- **Set tasks**:
1. Set down the passage of the snowmobiling post from "The snow was" to "getting too stuck." without changing a word.
2. Translate this sentence from the snowmobiling post into Spanish: "The trails going up the mountain from Nimpo Lake are still in pretty good shape, even with our warm weather, so we'll see how long they last."
3. Extend the snowmobiling post by picking up after its final sentence.

== Text segment

In the meantime, I have to get back to work. The computer is calling my name. "Enough with the fun stuff," it says!

16/03/2006 1:01 PM

Great Day Snowmobiling

Wow, we just had a super day yesterday and it was a great ride. The weather was beautiful when we met at Dot Island on Nimpo Lake. There was a bit of a system over the mountains though. We had a good crowd but we were all used to riding with each other in the past with the exception of one couple out visiting friends. Most of us knew them, but just hadn't ridden with them before. However, they were pretty good riders and it is nice when you have average to excellent riders on a trip, because the 'stuck' quotient goes down quite a bit and you can go where you might not with someone new to the game. Not that we mind that either. Sometimes it's a lot of fun to show someone new to our area the beautiful views we have here.
A couple from Naramata that normally ride by themselves also joined the group and stuck with us for the day which was terrific because they're super people and both really know how to ride. Prudence does remarkable things with her little 550 fan cooled but a few of us did manage to talk her into taking our sleds up the hill and see how she liked a little more power. Her husband has been trying to talk her into upgrading for some time with little success but she was liking the ease with which the bigger machines went uphill yesterday. I still believe the best riders are those people that have the smaller or older machines but have learned to keep up to and surpass the big boys. Then you put them on a mountain sled and watch out because you won't ever catch them!
The trails going up the mountain from Nimpo Lake are still in pretty good shape, even with our warm weather, so we'll see how long they last. We did try to take our new visitors up to see the remarkable 360 view from the top of Trumpeter Mountain, but as so often happens at that elevation, the weather socked in and it was just too tough to see going up. Even if you could make it to the top you wouldn't be able to see anything sitting in the clouds, so we turned back.
The snow was really funny yesterday. There was fresh snow that I call cornstarch snow on top of a windswept base, which broke through to sugar snow. It was really slippery stuff and you could bury a machine, although not easily. That gave us a lot of space to play and I really like it when conditions are like that. Temperature variations, such as warmer in the afternoon, can effect where you go and jumps can result in a lot harder landing this time of year, but at least you can go just about anywhere, including in the trees, without getting too stuck.

====
== Information shown

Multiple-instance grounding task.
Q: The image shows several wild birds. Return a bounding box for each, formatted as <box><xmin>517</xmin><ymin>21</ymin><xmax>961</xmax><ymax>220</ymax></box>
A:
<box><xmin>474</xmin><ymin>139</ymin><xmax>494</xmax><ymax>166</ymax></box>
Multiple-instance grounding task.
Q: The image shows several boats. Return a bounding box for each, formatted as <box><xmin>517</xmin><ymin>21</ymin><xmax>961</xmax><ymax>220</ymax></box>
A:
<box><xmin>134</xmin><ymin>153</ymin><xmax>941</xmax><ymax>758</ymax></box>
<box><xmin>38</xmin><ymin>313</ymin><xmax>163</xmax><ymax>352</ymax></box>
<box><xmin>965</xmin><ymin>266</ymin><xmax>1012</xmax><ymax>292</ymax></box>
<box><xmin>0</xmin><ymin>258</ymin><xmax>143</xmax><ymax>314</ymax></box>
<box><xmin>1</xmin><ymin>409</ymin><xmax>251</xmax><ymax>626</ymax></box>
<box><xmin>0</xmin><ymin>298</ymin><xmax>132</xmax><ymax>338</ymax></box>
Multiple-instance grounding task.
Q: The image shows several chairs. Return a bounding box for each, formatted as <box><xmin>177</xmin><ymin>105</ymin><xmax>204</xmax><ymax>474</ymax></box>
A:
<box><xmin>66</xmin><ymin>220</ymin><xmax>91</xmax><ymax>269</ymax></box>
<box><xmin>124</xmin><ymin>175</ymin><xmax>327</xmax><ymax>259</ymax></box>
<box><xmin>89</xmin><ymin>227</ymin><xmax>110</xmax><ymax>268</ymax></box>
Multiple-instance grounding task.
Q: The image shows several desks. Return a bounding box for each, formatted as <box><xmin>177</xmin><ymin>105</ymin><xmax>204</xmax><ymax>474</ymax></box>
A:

====

- **Responses by task**:
1.
The snow was really funny yesterday. There was fresh snow that I call cornstarch snow on top of a windswept base, which broke through to sugar snow. It was really slippery stuff and you could bury a machine, although not easily. That gave us a lot of space to play and I really like it when conditions are like that. Temperature variations, such as warmer in the afternoon, can effect where you go and jumps can result in a lot harder landing this time of year, but at least you can go just about anywhere, including in the trees, without getting too stuck.

2. Los senderos que suben a la montaña desde Nimpo Lake todavía están en bastante buen estado, incluso con nuestro clima cálido, así que veremos cuánto duran.

3.
We had some fun playing on the 'Cornice' side then scooted over to 'Lunch Bowl' and played around there for a little while before deciding to come off the mountain on the Telegraph Creek Trail right from the top. The first part of the trail is a bit tricky first time broken out, and there's a lot of winding through the trees. It's been a few years since I've been on the trail when I helped to mark and clear it and many of the ribbons are gone. We all decided we need to make up a work party to re-mark some of the trail and clear out some dead fall. We try to disturb the land as little as possible, which is why our trails are often narrow and wind around quite a bit.
It was a great run down with few 'stucks' and we only lost one experienced rider for a little while. He was in the lead, took the wrong turn and ended up piled up in a duck's breakfast where three creeks meet and there's no place to get turned around before getting stuck. Fortunately, the guy behind him knew better and led the rest of the group away and down a better route. The rest of us didn't realize what had transpired until we got to the bottom of the trail, and shortly after, Bill caught up after cozying up to his shovel for awhile.
Nearly all the way down the deactivated Telegraph Creek Road, part of the group decided to head over to the Lookout Tower on a newly built trail there to show the new people the view from on top of Little Kappan Mountain. The rest of us decided to head on home because it was getting late in the day and we have animals to feed. I haven't been over that new section of trail yet but that leaves something to be explored and I'm looking forward to it.
The whole day was just a great one with good company and a special camaraderie, especially with people that we rarely see socially but we do make up for lost time on these rides.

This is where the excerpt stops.